• _TRAVAIL DEMANDÉ_:
#1 Relevez toutes les fonctions attribuées à Guillaume Desgens-Pasanau dans l'extrait de page.
#2 Poursuivez l'article sur le traçage des données mobiles pendant la crise sanitaire, à partir de sa dernière phrase.

EXTRAIT DE LA REVUE LA SEMAINE JURIDIQUE – ÉDITION GÉNÉRALE – N° 18 – 4 MAI 2020
LA SEMAINE DU DROIT LIBRES PROPOS
POINTS-CLÉS ➜ Alors que nous traversons la plus grave crise sanitaire de l’histoire moderne, il nous appartient collectivement de veiller à ne pas porter une atteinte irréversible à nos libertés fondamentales et individuelles ➜ Tour d’horizon des problématiques liées au projet de traçage des données mobiles dans le cadre de la crise sanitaire
Guillaume Desgens-Pasanau, magistrat, professeur associé au Cnam, ancien directeur juridique de la CNIL

Le confinement subi depuis plusieurs semaines par 67 millions de français est certainement la plus grande opération de contrôle de la population organisée dans notre pays en temps de paix, dans un contexte où la loi organique d’urgence l’ayant instauré ( L. org. n° 2020-365, 30 mars 2020: JO 31 mars 2020, texte n° 2 ; JCP G 2020, act. 458, obs. A. Levade ) a légitimement suscité, sur le plan juridique, des inquiétudes liées à la faiblesse du contrôle juridictionnel et de constitutionnalité qu’il aurait justifié.

• _DONNÉES À EXAMINER_:
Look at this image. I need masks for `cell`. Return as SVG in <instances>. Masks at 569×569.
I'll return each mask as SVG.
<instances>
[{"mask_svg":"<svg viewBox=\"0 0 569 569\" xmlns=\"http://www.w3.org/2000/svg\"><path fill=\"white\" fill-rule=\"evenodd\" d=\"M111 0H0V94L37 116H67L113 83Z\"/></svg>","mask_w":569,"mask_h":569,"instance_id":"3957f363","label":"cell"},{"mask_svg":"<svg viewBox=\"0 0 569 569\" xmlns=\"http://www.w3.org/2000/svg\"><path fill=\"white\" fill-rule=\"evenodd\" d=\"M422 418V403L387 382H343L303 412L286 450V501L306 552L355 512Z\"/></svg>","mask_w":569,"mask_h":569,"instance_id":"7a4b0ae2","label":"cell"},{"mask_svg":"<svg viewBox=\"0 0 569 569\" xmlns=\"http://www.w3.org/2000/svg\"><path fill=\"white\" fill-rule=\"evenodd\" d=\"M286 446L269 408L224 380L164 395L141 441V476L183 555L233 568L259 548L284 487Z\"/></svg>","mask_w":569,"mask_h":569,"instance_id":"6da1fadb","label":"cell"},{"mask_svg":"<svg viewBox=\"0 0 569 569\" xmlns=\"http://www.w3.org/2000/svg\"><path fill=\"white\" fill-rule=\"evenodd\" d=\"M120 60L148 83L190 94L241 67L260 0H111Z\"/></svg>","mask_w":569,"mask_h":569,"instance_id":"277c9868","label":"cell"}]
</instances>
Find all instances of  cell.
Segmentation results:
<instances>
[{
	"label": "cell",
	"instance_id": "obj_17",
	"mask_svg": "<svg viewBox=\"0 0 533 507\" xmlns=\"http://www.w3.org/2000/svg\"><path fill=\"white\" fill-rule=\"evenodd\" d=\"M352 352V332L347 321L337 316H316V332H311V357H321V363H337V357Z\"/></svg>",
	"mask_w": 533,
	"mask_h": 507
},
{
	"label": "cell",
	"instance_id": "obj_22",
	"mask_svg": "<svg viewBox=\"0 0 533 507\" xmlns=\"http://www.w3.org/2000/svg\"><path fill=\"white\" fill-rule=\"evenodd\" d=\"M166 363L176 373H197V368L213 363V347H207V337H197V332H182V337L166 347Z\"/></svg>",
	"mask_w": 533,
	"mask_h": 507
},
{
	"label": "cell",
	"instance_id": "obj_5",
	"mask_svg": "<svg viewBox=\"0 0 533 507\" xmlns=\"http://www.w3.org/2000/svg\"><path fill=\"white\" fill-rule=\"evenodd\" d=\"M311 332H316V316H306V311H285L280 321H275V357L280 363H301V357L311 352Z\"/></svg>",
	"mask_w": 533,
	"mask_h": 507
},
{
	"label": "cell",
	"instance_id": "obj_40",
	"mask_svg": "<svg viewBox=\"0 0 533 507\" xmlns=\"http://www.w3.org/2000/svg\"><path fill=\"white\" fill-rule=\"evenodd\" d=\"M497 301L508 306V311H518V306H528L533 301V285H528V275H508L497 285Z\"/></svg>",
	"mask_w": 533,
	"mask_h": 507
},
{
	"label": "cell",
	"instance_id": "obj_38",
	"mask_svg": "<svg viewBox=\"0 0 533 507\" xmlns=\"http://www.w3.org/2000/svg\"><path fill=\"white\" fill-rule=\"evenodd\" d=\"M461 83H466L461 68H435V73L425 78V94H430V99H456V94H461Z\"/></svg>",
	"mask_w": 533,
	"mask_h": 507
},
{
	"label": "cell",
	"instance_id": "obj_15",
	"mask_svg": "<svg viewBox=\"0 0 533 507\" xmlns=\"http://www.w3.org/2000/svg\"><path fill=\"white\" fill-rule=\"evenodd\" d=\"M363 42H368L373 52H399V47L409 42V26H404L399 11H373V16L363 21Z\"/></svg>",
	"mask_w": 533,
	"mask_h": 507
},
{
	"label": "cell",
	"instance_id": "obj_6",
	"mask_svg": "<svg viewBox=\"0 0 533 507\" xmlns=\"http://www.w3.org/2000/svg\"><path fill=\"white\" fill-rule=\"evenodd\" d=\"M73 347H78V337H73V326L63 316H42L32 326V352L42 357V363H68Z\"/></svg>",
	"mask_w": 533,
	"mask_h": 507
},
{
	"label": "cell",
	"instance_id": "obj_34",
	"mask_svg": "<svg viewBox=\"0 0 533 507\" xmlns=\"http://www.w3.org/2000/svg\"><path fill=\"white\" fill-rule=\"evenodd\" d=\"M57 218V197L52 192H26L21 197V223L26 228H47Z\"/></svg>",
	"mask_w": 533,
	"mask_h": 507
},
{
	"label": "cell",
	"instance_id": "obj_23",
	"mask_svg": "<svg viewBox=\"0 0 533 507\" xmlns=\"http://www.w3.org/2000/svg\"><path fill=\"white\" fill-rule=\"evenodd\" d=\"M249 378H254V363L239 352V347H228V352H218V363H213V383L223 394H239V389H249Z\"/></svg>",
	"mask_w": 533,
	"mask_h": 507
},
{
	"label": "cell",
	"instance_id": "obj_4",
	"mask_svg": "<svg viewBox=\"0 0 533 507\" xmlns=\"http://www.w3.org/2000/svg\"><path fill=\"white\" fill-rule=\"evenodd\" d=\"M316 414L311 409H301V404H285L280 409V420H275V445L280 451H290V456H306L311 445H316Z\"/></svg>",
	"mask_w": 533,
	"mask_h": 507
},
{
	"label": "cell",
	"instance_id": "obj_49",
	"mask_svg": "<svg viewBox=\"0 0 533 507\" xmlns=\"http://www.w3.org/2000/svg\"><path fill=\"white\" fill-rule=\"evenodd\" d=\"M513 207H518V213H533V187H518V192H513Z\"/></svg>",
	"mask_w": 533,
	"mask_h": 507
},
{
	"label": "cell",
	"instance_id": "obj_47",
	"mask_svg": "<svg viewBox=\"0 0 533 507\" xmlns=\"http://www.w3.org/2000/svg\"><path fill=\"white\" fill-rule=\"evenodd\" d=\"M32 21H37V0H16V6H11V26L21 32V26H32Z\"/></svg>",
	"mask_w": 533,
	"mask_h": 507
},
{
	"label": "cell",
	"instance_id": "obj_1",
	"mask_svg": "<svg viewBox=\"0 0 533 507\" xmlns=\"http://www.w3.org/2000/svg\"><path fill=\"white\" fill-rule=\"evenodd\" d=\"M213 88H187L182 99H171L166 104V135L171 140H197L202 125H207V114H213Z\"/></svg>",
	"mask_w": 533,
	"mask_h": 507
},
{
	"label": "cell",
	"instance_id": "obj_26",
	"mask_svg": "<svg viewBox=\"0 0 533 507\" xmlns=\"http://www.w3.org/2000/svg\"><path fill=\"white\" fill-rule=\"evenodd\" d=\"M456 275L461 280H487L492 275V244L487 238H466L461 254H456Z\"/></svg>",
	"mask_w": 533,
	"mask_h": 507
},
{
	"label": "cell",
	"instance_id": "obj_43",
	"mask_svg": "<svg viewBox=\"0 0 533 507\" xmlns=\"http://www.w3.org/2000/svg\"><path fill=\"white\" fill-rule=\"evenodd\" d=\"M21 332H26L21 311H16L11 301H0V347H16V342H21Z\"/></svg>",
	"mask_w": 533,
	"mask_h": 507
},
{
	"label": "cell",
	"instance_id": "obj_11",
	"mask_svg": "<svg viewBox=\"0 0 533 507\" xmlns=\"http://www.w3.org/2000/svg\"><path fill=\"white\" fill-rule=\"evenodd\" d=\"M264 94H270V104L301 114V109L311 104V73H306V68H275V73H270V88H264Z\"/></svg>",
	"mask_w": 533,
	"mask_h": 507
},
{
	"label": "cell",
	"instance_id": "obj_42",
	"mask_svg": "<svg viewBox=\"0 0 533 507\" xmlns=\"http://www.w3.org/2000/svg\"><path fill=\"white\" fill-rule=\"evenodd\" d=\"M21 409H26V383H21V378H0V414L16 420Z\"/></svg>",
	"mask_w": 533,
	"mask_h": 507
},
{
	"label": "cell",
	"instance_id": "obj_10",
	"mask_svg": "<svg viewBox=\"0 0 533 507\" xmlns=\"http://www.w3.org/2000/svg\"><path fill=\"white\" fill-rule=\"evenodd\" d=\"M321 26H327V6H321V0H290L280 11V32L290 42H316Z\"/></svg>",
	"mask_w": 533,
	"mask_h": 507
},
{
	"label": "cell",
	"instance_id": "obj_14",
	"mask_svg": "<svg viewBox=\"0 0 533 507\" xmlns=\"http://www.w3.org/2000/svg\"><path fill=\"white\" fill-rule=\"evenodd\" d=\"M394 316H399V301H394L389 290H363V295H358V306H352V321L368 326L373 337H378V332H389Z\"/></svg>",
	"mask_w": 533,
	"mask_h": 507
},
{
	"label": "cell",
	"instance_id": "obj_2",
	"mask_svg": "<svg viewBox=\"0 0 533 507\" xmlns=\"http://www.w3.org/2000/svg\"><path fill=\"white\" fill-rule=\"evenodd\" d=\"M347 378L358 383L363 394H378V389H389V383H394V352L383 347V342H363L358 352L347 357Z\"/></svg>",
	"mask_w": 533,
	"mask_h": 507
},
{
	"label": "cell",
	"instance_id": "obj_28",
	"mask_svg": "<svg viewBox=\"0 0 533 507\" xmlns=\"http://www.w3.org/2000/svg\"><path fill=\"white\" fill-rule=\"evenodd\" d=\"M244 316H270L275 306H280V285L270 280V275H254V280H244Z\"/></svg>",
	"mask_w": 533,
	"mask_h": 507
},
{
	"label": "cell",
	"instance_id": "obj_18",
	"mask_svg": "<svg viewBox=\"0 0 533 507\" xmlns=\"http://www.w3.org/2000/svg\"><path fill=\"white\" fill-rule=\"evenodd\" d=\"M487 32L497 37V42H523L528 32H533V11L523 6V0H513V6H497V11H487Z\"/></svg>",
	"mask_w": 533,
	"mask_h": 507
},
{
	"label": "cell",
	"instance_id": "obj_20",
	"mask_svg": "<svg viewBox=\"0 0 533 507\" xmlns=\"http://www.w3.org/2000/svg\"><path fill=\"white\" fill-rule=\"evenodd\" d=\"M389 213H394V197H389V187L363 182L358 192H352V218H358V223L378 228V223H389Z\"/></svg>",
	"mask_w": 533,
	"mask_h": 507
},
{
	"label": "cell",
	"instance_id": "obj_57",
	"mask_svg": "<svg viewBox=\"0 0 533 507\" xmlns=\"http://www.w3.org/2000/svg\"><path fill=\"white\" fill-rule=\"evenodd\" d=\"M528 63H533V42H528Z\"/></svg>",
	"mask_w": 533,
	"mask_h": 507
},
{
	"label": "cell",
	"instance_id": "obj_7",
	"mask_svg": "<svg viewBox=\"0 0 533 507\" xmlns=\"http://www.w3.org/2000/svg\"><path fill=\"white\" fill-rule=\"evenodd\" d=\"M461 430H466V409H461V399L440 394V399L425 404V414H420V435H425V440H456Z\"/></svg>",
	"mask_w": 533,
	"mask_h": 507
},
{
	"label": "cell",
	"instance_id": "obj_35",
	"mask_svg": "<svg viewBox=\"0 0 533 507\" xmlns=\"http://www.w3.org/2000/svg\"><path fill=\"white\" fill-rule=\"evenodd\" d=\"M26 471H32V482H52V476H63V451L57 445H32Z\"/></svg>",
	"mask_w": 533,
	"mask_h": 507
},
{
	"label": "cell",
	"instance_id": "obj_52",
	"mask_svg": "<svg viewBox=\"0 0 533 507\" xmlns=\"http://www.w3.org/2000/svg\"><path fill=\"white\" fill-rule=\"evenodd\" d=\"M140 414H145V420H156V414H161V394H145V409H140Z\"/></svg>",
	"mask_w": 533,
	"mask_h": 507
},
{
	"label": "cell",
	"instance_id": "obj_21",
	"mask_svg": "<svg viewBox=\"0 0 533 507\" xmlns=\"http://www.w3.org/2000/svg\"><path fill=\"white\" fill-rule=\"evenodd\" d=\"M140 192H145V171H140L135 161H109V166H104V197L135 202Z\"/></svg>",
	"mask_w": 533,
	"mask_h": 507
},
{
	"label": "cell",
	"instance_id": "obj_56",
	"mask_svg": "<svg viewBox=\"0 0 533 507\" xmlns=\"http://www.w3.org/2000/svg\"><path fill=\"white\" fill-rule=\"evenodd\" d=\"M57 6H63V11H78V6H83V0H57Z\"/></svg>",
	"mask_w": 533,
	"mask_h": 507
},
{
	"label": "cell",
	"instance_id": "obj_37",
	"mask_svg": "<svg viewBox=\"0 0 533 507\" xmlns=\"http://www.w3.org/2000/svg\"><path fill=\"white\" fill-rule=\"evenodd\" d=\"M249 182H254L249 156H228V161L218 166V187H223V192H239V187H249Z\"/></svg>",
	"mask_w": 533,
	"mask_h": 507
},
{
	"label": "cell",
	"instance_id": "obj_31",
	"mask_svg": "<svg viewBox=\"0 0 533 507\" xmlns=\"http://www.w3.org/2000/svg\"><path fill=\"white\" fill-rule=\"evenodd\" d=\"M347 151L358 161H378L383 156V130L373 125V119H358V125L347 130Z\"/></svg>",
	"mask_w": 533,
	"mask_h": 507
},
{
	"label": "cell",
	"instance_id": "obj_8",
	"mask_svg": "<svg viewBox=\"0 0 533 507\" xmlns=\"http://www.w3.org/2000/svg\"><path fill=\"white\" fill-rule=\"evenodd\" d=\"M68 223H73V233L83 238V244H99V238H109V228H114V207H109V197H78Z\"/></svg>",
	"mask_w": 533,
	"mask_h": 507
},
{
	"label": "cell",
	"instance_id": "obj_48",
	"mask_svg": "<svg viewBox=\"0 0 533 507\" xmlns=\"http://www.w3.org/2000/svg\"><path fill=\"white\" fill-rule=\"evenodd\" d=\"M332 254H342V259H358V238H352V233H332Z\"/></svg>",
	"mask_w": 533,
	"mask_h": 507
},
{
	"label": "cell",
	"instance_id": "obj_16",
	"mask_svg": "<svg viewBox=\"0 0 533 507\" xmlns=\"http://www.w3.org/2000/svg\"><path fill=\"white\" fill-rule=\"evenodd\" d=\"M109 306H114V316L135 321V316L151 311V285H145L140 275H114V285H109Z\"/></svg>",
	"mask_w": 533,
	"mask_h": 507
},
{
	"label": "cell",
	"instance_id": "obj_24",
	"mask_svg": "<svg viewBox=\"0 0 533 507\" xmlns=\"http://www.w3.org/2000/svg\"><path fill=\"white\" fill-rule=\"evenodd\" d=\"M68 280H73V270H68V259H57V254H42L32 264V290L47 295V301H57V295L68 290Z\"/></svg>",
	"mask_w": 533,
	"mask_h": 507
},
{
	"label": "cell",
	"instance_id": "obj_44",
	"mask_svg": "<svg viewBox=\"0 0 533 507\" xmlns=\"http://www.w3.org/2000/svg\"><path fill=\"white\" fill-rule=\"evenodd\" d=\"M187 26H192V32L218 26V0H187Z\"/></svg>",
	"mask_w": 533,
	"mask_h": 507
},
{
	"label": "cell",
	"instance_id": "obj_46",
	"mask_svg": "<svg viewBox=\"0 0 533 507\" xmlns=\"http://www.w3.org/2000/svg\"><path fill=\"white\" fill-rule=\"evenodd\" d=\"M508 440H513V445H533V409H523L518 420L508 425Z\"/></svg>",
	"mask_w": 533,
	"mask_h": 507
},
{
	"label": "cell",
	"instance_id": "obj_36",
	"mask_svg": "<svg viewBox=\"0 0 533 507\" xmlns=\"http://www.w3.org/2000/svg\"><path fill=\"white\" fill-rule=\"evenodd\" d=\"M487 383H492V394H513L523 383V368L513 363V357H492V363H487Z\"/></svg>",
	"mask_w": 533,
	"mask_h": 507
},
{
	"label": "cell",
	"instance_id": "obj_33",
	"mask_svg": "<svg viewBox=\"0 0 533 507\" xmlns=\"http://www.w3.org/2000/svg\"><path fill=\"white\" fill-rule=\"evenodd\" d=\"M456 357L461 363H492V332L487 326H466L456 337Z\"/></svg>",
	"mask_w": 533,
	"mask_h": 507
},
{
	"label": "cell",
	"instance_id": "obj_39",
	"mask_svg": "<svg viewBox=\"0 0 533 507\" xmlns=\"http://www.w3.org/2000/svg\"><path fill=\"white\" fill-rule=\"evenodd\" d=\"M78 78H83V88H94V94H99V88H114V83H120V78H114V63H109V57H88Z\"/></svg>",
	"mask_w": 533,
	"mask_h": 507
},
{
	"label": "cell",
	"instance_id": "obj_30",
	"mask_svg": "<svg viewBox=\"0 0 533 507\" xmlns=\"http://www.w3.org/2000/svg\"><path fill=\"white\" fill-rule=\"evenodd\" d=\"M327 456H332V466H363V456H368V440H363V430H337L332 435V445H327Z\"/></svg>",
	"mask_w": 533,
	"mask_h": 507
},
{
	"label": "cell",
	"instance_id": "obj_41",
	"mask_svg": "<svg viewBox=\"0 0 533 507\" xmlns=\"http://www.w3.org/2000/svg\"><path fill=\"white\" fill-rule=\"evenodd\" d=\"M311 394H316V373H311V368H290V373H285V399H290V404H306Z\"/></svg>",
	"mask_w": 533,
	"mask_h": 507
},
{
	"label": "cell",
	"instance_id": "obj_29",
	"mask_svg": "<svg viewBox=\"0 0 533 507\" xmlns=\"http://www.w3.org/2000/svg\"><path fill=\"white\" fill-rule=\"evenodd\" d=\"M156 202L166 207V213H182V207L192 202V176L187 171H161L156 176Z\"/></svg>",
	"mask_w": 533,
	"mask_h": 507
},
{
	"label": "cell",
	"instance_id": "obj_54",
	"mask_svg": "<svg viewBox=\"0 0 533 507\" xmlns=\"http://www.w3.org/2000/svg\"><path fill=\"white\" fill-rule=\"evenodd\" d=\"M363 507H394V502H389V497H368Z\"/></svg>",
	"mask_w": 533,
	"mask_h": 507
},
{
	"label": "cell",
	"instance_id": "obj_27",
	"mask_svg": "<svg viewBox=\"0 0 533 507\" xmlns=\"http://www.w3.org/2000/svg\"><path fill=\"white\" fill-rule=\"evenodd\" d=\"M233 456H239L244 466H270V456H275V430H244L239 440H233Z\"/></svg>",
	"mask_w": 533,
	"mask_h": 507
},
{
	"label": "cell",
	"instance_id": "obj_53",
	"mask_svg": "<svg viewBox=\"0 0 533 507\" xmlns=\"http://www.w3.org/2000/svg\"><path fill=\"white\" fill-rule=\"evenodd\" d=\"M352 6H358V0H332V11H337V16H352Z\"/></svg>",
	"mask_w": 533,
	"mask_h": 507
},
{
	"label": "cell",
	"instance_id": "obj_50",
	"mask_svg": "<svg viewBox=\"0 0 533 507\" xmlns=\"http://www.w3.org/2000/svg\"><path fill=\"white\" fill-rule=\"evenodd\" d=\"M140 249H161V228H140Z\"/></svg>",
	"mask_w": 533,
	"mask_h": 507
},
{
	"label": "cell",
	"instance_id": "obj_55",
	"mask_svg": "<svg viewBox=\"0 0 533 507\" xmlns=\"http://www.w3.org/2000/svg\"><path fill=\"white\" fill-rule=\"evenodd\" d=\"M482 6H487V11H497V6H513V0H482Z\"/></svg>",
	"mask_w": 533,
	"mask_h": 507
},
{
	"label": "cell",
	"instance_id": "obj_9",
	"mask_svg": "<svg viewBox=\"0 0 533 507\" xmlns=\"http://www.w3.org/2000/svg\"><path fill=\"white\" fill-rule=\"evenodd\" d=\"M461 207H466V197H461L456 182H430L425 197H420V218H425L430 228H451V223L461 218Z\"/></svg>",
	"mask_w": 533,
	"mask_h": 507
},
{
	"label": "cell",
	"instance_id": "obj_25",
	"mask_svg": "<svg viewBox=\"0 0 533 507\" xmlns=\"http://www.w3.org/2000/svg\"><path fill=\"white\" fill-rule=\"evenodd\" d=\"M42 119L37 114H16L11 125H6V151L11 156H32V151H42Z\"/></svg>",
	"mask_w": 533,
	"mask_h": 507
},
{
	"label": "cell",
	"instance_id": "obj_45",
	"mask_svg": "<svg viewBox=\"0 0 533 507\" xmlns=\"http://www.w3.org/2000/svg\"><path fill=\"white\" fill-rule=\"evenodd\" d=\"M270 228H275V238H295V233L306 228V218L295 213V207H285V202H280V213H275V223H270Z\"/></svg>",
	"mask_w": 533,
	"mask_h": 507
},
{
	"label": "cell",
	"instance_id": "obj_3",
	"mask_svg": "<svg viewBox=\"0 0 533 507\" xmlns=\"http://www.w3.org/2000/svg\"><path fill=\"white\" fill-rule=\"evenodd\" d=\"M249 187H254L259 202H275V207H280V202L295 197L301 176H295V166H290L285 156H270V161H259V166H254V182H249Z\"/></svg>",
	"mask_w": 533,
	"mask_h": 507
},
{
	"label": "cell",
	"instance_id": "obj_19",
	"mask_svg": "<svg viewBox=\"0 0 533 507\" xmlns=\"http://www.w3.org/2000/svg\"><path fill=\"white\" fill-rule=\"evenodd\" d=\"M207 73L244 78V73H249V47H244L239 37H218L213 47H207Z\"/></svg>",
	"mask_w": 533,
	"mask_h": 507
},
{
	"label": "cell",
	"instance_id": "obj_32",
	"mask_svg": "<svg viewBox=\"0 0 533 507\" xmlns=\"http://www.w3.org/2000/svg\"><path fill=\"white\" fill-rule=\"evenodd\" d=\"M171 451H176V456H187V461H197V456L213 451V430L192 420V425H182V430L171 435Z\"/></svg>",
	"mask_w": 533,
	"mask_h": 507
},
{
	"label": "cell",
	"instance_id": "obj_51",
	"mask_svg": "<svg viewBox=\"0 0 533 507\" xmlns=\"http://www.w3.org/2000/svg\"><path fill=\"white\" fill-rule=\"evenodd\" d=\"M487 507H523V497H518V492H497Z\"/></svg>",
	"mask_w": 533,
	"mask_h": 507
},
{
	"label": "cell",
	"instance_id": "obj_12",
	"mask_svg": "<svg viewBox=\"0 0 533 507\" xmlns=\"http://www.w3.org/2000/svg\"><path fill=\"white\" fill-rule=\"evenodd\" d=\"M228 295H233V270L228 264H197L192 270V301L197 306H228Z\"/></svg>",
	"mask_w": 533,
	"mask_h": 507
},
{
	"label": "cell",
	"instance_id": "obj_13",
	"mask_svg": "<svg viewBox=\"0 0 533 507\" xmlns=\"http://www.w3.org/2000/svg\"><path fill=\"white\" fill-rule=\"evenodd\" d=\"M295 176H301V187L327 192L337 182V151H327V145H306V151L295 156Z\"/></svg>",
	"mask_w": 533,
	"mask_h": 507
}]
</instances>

• _RÉPONSES ATTENDUES_:
#1
- magistrat
- professeur associé au Cnam
- ancien directeur juridique de la CNIL

#2
Dans le but de cartographier la propagation du virus, identifier les personnes à risque et faire respecter les mesures prises par le Gouvernement pour endiguer sa propagation, de nombreux projets de surveillance des personnes sont désormais à l’étude. Ils reposent principalement sur des techniques de traçage des téléphones portables par géolocalisation ou utilisation de la technologie bluetooth (« contact tracing »).
Des initiatives ont déjà été prises. Orange a par exemple transmis aux pouvoirs publics les analyses issues de sa solution « FluxVision » selon lesquelles 17% des habitants du Grand Paris auraient quitté la région parisienne entre le 13 et le 20 mars. Le projet « StopCovid », piloté par l’INRIA et qui s’intègre dans le cadre du projet de recherche européen Pan-European Privacy-Preserving Proximity Tracing (PEPP-PT.6 https://www.pepp-pt.org/) vise quant à lui à alerter toute personne ayant été en contact avec un porteur du virus grâce à l’historique de ses interactions sociales.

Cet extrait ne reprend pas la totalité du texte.